- PAGE EXCERPT -
▽
Here is the latest round-up of news from the Society for Popular
Astronomy. The SPA is Britain's liveliest astronomical society, with
members all over the world. We accept subscription payments online
at our secure site and can take credit and debit cards. You can join
or renew via a secure server or just see how much we have to offer by
visiting http://www.popastro.com/


In recent years several Solar-System bodies that have at first been
thought to be asteroids have begun to show signs of outgassing in the
form of a coma or slight tail and are now thought to be comets. A
recent paper by some Colombian astronomers describes how some of the
objects, probably inactive for millions of years, have returned to
'life'. Comets are typically a few kilometres across and composed of
a mixture of rock and 'ices' -- a generic term used by astronomers to
refer to substances that we think of as gases but which far from the
Sun are in a frozen state. If such icy bodies come close to the Sun,
then some of the ices turn to gas, which is swept away in a direction
roughly radially away from the Sun by 'radiation pressure' and the
solar wind to form a characteristic tail of gas and dust. There are
many long-period comets that have highly elliptical orbits that bring
them into the inner Solar System only at intervals of thousands of
years; there are presumed to be far more of them than the number that
we know about individually, since nobody has kept systematic records
covering thousands of years, let alone watched for so long systematic-
ally with telescopes to identify comets that are other than obvious
unaided-eye spectacles. There is also a population of about 500
short-period comets, created when long-period comets pass near Jupiter
and are deflected into orbits that may have periods between 3 and 200
years. Comets have also collided with the Earth (though nothing of
any size in historical times) and may have helped originally to bring
water to it. The new work looks at the region of the Solar System
that includes the main belt of asteroids between the orbits of Mars
and Jupiter. That volume of space contains more than a million
objects ranging in size from 1 metre to 800 km. The traditional
explanation for asteroids is that they are the building blocks of a
planet that never formed, as the assembly of the pieces was prevented
by the strong gravitational field of Jupiter.

In the last decade 12 active comets have been discovered in the
main-belt region. That was something of a surprise, and the team set
out to investigate their origin. It proposes that some apparently
asteroidal bodies that show no hint of activity are not really dead
rocks but are dormant comets that may yet come back to life if the
energy that they receive from the Sun increases by a few per cent.
That can happen fairly readily, as orbits in asteroid belt can be
changed by the gravity of Jupiter, and a decrease in the perihelion
distance leads to an increase in the average temperature. According
to that view, ages ago the main asteroid belt was populated by
thousands of active comets. The population aged and the activity
subsided. What we see today is the residual activity of that active
past. Twelve supposed asteroids have proved recently to be comets
that were rejuvenated after their periheilion distances were reduced a
little. The little extra energy they received from the Sun was then
sufficient to revive them.
△
- GIVEN REQUEST 1 -
Output the part of the astronomy news item starting at "In the last" and ending at "few per cent.", with the wording unchanged.
- GIVEN REQUEST 2 -
According to the astronomy news item, how many active comets have been discovered in the main-belt region in the last decade?
- GIVEN REQUEST 3 -
Carry the astronomy news item on from its final sentence.

- SOURCE EXCERPT -
▽
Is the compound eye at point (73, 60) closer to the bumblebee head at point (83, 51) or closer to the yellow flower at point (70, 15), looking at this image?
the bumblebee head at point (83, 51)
△
- WRITTEN REPLY 1 -
In the last decade 12 active comets have been discovered in the
main-belt region. That was something of a surprise, and the team set
out to investigate their origin. It proposes that some apparently
asteroidal bodies that show no hint of activity are not really dead
rocks but are dormant comets that may yet come back to life if the
energy that they receive from the Sun increases by a few per cent.

- WRITTEN REPLY 2 -
Twelve active comets have been discovered there in the last decade.

- WRITTEN REPLY 3 -
Two stars have been discovered to have extraordinary concentrations of
lead in their atmospheres. The small hot stars, known as helium-rich
subdwarfs, are already known to be peculiar because they contain much
less hydrogen and much more helium than normal. Three years ago, some
astronomers discovered one with a very high surface concentration of
zirconium. Now studying a group of nominally similar stars, they have
discovered two whose surfaces show abundances of lead that are 10,000
times greater than is seen in the Sun. The two stars are known as
HE 2359-2844, 250 parsecs distant in the constellation Sculptor, and
HE 1256-2738, 300 parsecs away in Hydra. The astronomers used
observations already made by others, from the archives of the VLT in
Chile. The spectra of both stars showed a few features which did not
match any atoms expected to be present, but which were eventually
identifed as arising from lead atoms three times ionised at the high
temperatures (about 38,000C) of the stars' atmospheres. With atomic
number 82, lead is one of the heaviest naturally occurring atoms;
in the Sun there is less than one lead atom for every ten billion (ten
to the power ten) hydrogen atoms. One of the stars, HE 2359-2844, was
also found to show 10,000 times more yttrium and zirconium than the
Sun. Along with the zirconium star, LS IV-14 116, the stars now form
a new group of 'heavy-metal subdwarfs'.

The team believes that those stars are a link between bright red
giants (stars thirty or forty times the size of the Sun) and faint
blue subdwarfs, stars one-fifth the size of the Sun but seven times
hotter and seventy times brighter. A few red giants lose their
thick hydrogen envelopes and shrink to become hot subdwarfs, or
'nearly-unaided helium stars'. As they shrink, conditions may become
favourable for the radiation pressure in the helium stars to act on
individual atoms to sort the elements into separate layers, where they
may be concentrated by a factor of ten thousand or more. A high
concentration of an element at a height in the stellar atmosphere
where the line spectrum is being formed can give a spectroscopic
signature that we can observe and recognise.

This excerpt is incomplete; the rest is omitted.